4.) Attackers are targeting the SMB market.
Tough economic times usually spur the rise of small businesses. Smart people get laid off, they don’t like having their destiny in someone else’s hands, and they start working for themselves.
That’s all well and good except from a security standpoint. Phishing attempts have been increasingly targeting smaller businesses, and if multifactor authentication is too expensive and hard to administer for many large organizations, it’s a complete non-starter for small- and mid-sized businesses.
“Mid-sized businesses don’t have 24-hour help desks,” Hollister said. “Often, they don’t even have 9-5 support. Yet, they’re doing more and more business online and they’re often conducting business with people or organizations overseas.”
They need better authentication, but the typical business-class solution, tokens, is too expensive and requires too much administration for the SMB market.
“You must remove the hardware barrier in order for SMBs to buy into strong authentication,” Hollister said. Managed strong authentication services are one answer, as are soft tokens and alternative solutions like cognitive-authentication, which relies on memories or, in the case of Passfaces, your ability to remember and recognize faces. These solutions don’t require big capital expenditures for hardware and they drastically reduce help desk calls.
5.) Trends like cloud computing will put more information at risk.
Cloud computing promises to be one of the battlefields where technology titans like Microsoft and Google will compete. It also promises to be a gigantic security risk.
“The biggest problem with cloud computing is identity management,” Hollister said. “Once an attacker has used false credentials to get into a network, that person is then considered a trusted user. Any hacker worth his salt can then get through the rest of the network’s defenses in several minutes. In cloud computing, the weakest link is the identity of the dumbest user.”

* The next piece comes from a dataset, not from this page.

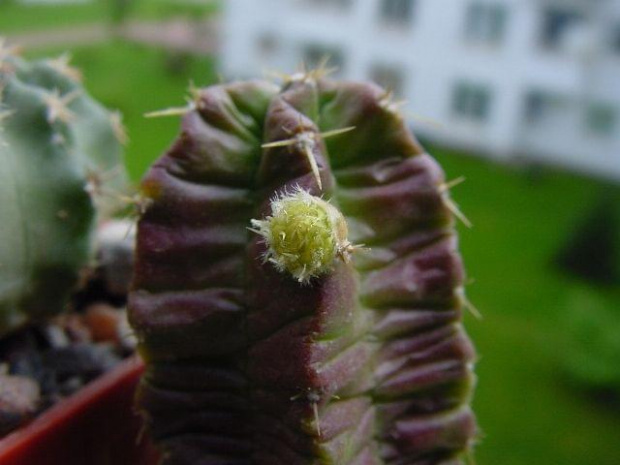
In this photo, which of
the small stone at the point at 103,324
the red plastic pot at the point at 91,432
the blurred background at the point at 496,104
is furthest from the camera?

Every security pro knows that users are the weakest link in any security chain, but with more and more information moving offsite and to the Internet, those weak-link users pose a much bigger risk.
Meanwhile, many applications will become services – as many already have – and that shift triggers another set of security concerns. “Any online service must worry about account sharing,” said Matthew Shanahan, Senior VP of Marketing and Strategy for AdmitOne Security AdmitOne Security, a provider of risk-based authentication systems. “Look around the web, The Wall Street Journal, analyst firms, even games like World of Warcraft, all of them are losing money because of account sharing. The business information subscription market alone generates about $111 billion in revenue each year. Fraud through account sharing reduces those revenues by 10-20%.”
Why is it so easy to share account data? Because most services rely on bare-bones authentication. Stronger authentication – be it a token, a one-time password generator, a biometric factor or even challenge questions – would lessen that problem.
And wouldn’t that 10-20% in lost revenues be better spent on better security than just writing it off to fraud? That’s a question every industry should ask itself, and up until now it’s only the financial sector (with the government following slowly) that has answered yes, and that yes only came reluctantly and with the prompting of regulations.
“I don’t remember where I heard this, but it’s telling,” Hollister said. “IT fraud is more lucrative than smuggling, and there’s no death penalty. That should tell you all you need to know about whether or not IT fraud will get worse in the future.”